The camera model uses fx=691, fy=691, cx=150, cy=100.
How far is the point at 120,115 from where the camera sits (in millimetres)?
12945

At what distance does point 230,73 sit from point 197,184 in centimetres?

= = = = =

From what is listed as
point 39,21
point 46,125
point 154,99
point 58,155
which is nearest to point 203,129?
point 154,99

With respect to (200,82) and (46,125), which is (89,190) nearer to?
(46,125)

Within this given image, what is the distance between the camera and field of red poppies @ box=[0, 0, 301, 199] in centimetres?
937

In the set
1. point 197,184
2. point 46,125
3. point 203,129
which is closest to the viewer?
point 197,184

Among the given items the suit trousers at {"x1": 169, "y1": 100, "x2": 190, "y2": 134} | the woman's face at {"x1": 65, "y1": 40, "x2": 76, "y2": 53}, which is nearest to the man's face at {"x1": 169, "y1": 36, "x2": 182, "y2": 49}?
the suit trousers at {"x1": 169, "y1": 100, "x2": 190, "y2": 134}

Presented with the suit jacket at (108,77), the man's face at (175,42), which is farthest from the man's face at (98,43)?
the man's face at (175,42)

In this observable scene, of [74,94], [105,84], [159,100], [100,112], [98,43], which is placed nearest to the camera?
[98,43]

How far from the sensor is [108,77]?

= = = = =

_WHAT YOU NEED TO DO_
How many lines of the records contain the string "point"? Treat uppercase and lowercase as different, and give only the number.

_RESPONSE TO THIS EXERCISE_
12